The implication being: _you’re a person I can share things with. Not my family, not the press, who get only canned and pre-arranged stories._ Carrie can tell even the good stories shared in the Washington Post and on local news are prepared ahead of time, edited slightly to make himself look better, alternately heroic or relatable depending on who he’s talking to. He doesn’t mention the horror; there’s nothing to gain from it. Her entire job consists of weaving fake identities of her own, and she’s really fucking good at it, but even she couldn’t have fabricated the spontaneity and pure joy she saw tonight in the rain.

Brody thought he was going to a support group meeting, so of course he was prepared to share his feelings, but still, it feels like more than that. She knows it was more than that.
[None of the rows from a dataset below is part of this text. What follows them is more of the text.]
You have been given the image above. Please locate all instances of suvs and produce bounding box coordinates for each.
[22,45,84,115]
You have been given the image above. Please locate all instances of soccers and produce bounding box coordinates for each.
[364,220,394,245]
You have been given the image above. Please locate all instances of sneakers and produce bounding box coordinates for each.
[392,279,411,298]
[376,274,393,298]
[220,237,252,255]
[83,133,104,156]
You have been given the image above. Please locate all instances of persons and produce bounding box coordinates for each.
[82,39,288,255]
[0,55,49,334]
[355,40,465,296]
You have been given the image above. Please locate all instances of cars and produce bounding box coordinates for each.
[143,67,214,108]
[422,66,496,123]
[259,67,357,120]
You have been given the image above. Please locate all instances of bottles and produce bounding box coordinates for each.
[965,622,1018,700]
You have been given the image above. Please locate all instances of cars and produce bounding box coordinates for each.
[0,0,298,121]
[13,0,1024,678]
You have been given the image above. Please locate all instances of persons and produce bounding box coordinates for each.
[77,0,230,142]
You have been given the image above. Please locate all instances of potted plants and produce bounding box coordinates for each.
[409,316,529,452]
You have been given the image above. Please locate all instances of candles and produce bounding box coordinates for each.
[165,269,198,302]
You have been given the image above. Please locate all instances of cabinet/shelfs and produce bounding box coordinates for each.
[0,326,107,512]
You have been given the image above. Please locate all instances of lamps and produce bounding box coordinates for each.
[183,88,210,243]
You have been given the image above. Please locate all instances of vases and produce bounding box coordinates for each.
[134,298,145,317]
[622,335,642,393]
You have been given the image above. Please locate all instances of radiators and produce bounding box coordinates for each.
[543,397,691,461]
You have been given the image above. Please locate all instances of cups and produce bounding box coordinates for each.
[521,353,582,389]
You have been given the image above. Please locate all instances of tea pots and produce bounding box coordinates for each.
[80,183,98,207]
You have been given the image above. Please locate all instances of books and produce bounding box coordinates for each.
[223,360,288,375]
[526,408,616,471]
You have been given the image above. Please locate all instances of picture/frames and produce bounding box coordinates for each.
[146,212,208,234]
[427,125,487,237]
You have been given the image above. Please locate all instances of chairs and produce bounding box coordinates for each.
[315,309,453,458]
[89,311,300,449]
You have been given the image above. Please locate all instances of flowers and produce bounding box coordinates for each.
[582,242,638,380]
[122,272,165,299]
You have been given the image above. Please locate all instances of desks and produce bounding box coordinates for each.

She keeps replaying their conversation in the parking lot, the roll of thunder so deliciously ominous, ignoring the faint whisper from her better judgement that she’s about to make a giant fucking mess. 
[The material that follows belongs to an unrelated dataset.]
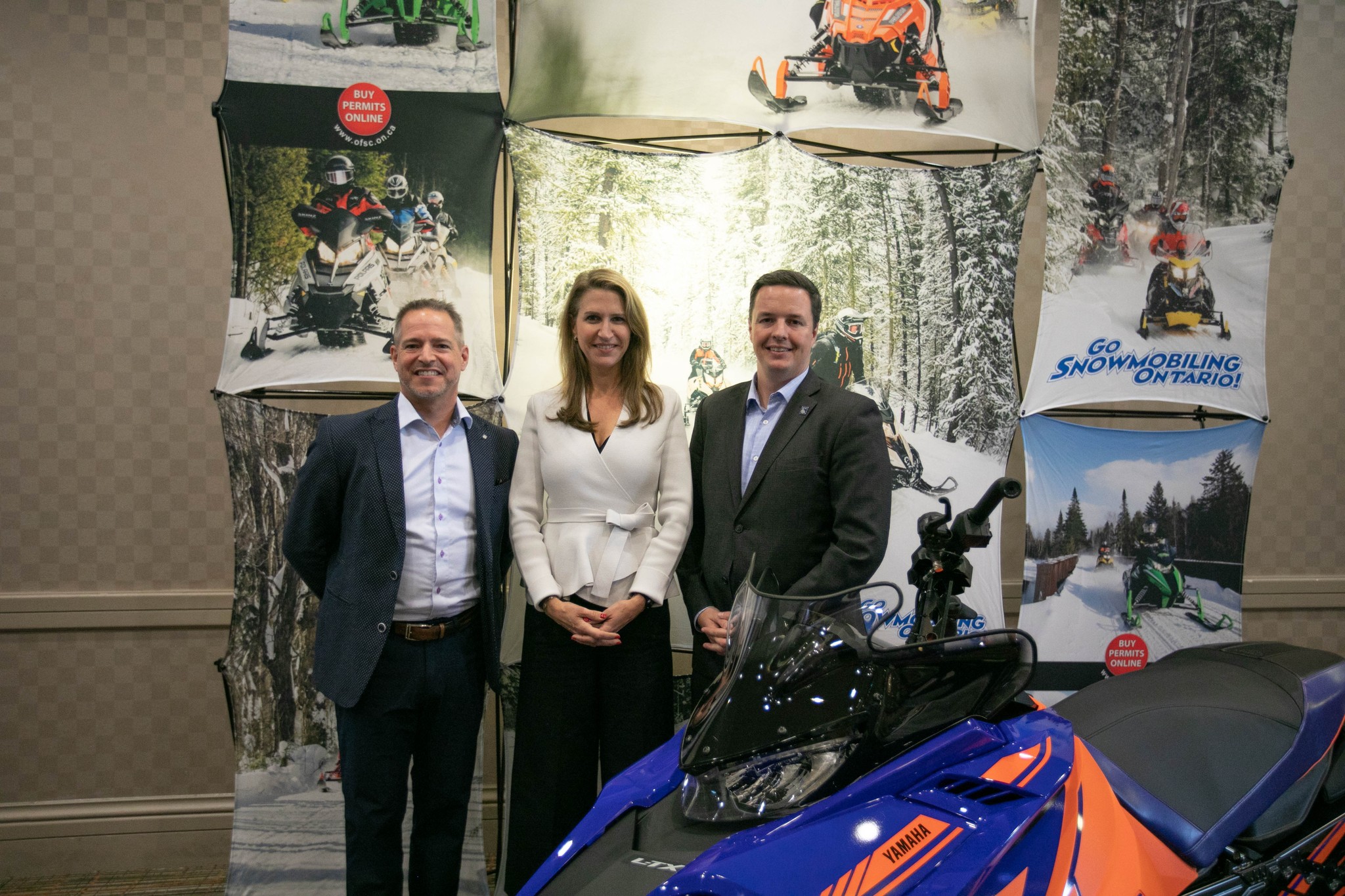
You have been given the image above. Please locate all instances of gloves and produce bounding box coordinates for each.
[692,360,698,365]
_How come it’s so hard to talk with anyone who wasn’t there about anything at all?_

She hadn’t planned on being so honest; she’d really just orchestrated the meeting to remind Brody that the CIA hadn’t forgotten about him. But in the months since she was ordered home from Iraq, she’s found it harder to hold ordinary conversations, the kind of ego-puffing small talk she’s great at when she’s in the field, but falls apart when she’s around people who know her, who expect her to be consistent from day to day. Her only solace, really, is in the flings she has with desperate men from whichever jazz bar she’s at that night, where she can find white noise in the long, shuddering orgasms she just can’t give herself.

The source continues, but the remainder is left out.